:: RECORDS TO USE
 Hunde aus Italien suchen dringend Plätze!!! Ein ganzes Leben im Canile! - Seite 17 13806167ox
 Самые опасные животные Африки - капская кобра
::::
:: RECORDS TO USE
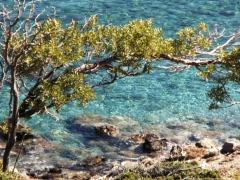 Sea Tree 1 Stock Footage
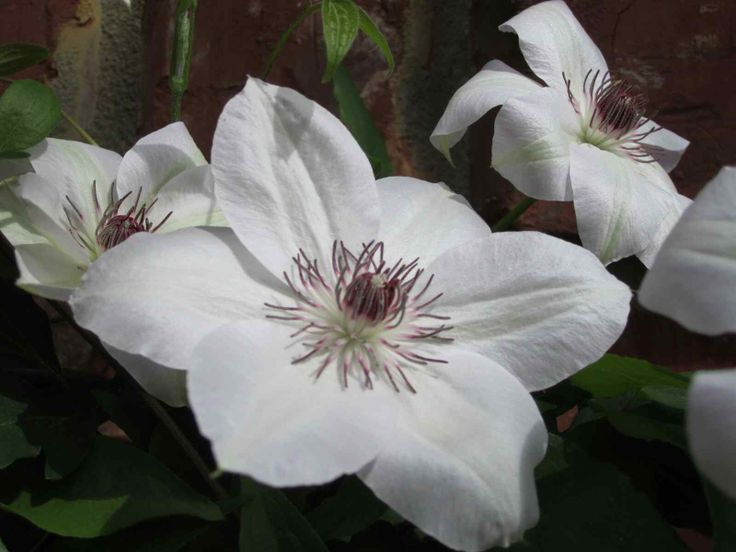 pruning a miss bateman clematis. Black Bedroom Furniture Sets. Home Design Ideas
::::
▶ WHAT IS BEING ASKED: Retype the records above, but only those lines that fall between the line containing "Hunde aus Italien" and the line containing "Самые опасные животные", with both of those lines included, exactly as written.

▶ SOLVED PROBLEM:
 Hunde aus Italien suchen dringend Plätze!!! Ein ganzes Leben im Canile! - Seite 17 13806167ox
 Самые опасные животные Африки - капская кобра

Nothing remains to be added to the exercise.